The following is the revised version of a news release issued by the Grassroot Institute of Hawaii on March 25, 2021. It includes an expanded footnote and some language not found in the earlier verison.
Hawaii state tax revenues per capita exceed the national average by more than 100%, according to the Grassroot Institute of Hawaii
HONOLULU, March 25, 2021 >> Hawaii has the highest per-capita state tax quotient in the nation, according to new research from the Grassroot Institute of Hawaii.
Using data from the National Association of State Budget Officers and the U.S. Census Bureau, the institute calculated the per capita quotient for Hawaii to be $5,428 in fiscal 2020, down slightly from $5,593 in fiscal 2019, probably due to lagging tax payments.
For both years, Hawaii’s totals were more than double the national state averages: $2,664 in fiscal 2020 and $2,717 in fiscal 2019.
Connecticut ranked second highest in fiscal 2020, at $5,396; followed by Massachusetts, $4,944; Delaware, $4,587; and New Jersey, $4,246.
The five states with the lowest per-capita state tax quotients in fiscal 2020 were Michigan, $984; New Hampshire, $1,116; Nevada, $1,299; Florida, $1,443; and Missouri, $1,452.
The data shows that Hawaii’s general excise tax was responsible for the largest share of the state tax revenues, at $2,502 per capita for fiscal 2019. Since the tax is regressive, falling most heavily on those who earn the least, even those in the lowest economic brackets pay a hefty portion of their income to the state.
“I hope these new findings will cause our state legislators to stop adding new taxes,” said Keli’i Akina, institute president and CEO. “Everyone talks about the high cost of living in Hawaii and how it forces so many of our friends and family to leave for the mainland. But here we see one of the biggest reasons for that high cost of living: Hawaii’s sky-high taxes.
“Especially now, in the midst of Hawaii’s worst economic crisis in decades, we need our legislators to understand that that these high taxes are hurting our state. They are contributing to the state’s net population loss and doctor shortage, discouraging investment, and making it impossible for people to thrive, raise families and enjoy living in our state.”
In terms of county taxes, Hawaii’s per-capita county tax quotient ranked 25th in the nation as of fiscal 2018, the most recent year for which data is available.
Hawaii’s county property tax rates are relatively low by national standards, but the state’s high property values ensure that Hawaii residents pay close to the national average. In fiscal 2018 the Hawaii total was $1,355, slightly below the national average of $1,674.

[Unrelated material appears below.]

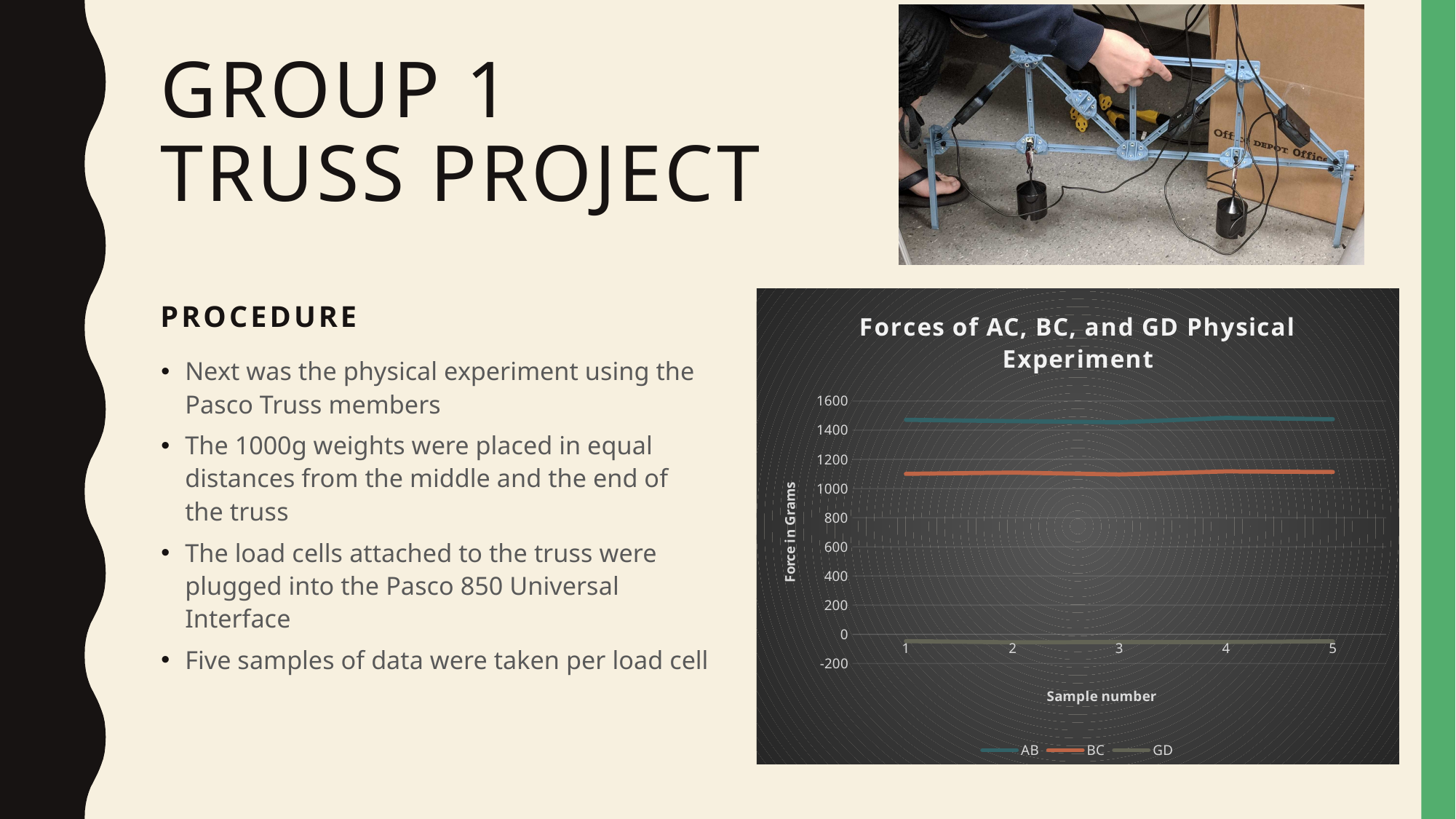
Is the value for GD at sample 2 greater or less than 200? less What kind of chart is shown on the slide? Line chart How many sample numbers are plotted along the x axis? 5 How many series does the chart legend list? 3 Is the value for BC at sample 5 greater or less than 1000? greater Is the value for AB at sample 1 greater or less than 1400? greater What is the title of the chart? Forces of AC, BC, and GD Physical Experiment Which series has the highest force values in the chart? AB What is the label of the vertical axis of the chart? Force in Grams Which series has the lowest force values in the chart? GD Which is larger at sample 4, the value for AB or the value for BC? AB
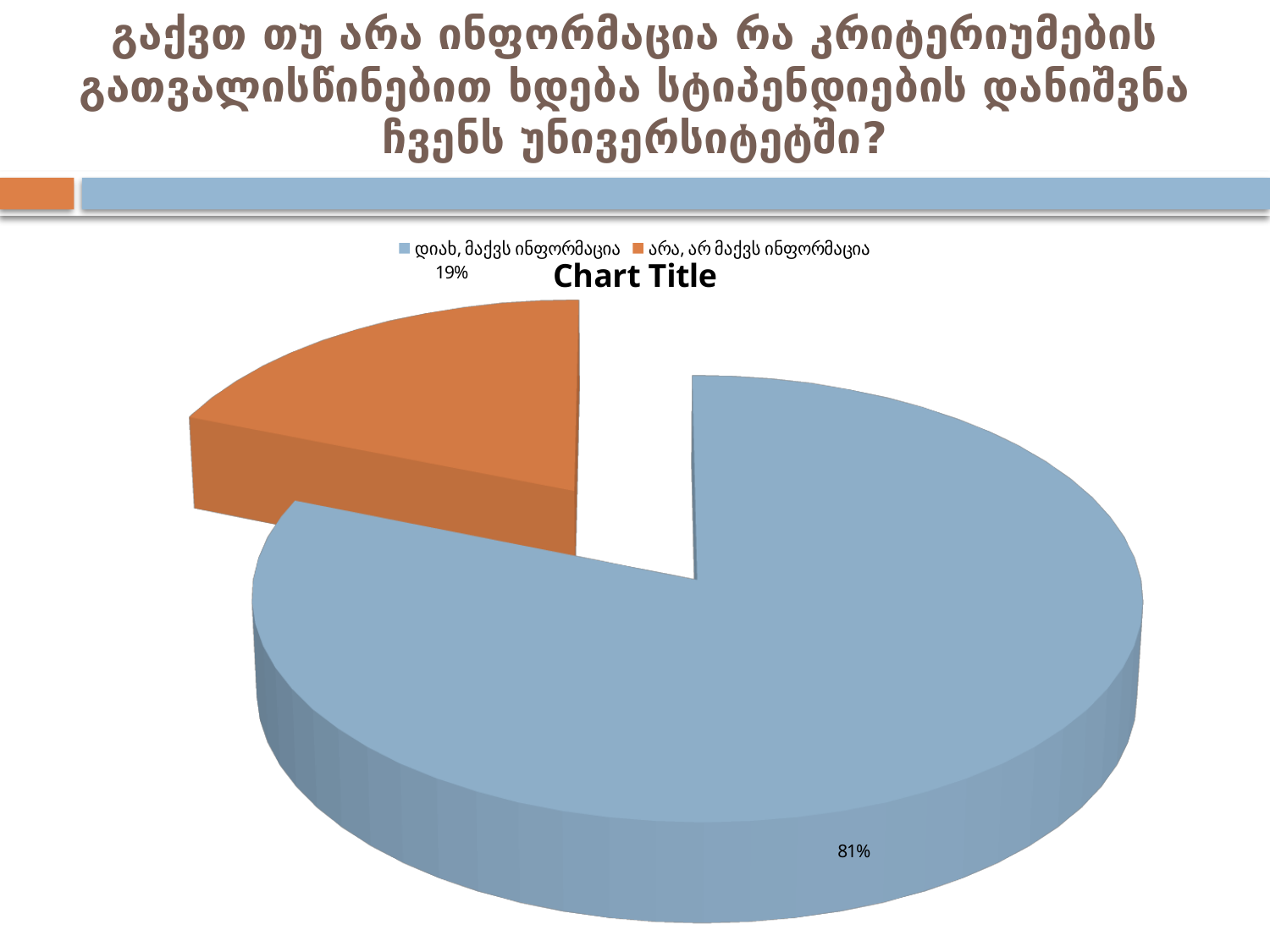
What is the value shown for the blue slice? 81% What is the title printed on the chart itself? Chart Title What share of the pie does the slice "დიახ, მაქვს ინფორმაცია" take? 81% How many entries does the chart legend list? 2 What is the value shown for the orange slice? 19% What share of the pie does the slice "არა, არ მაქვს ინფორმაცია" take? 19% Which is larger: the share for "დიახ, მაქვს ინფორმაცია" or the share for "არა, არ მაქვს ინფორმაცია"? დიახ, მაქვს ინფორმაცია How many slices does the pie chart have? 2 What is the difference in percentage points between the "დიახ, მაქვს ინფორმაცია" slice and the "არა, არ მაქვს ინფორმაცია" slice? 62 What kind of chart is shown on the slide? pie chart Which slice is the smallest in the pie chart? არა, არ მაქვს ინფორმაცია Which slice is the largest in the pie chart? დიახ, მაქვს ინფორმაცია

When state and county tax quotients are combined, Hawaii ranked fifth highest, as of fiscal 2018, at $7,319 per capita. No. 1 in 2018 was New York, at $9,822, followed by Connecticut, $8,487; North Dakota, $7,591; and New Jersey, $7,419.
For more information or to arrange an interview with Keli’i Akina, please call Mark Coleman at 808-386-9047 or email firstname.lastname@example.org.
 “Grassroot Institute of Hawaii calculations of state and local taxes per capita FY 2018 – 2020,” Grassroot Institute of Hawaii, March 23, 2021, Excel file. Note: This analysis divides the state tax revenues of each state by their respective populations. It does not account for tax shifts due to out-of-state residents such as tourists or military.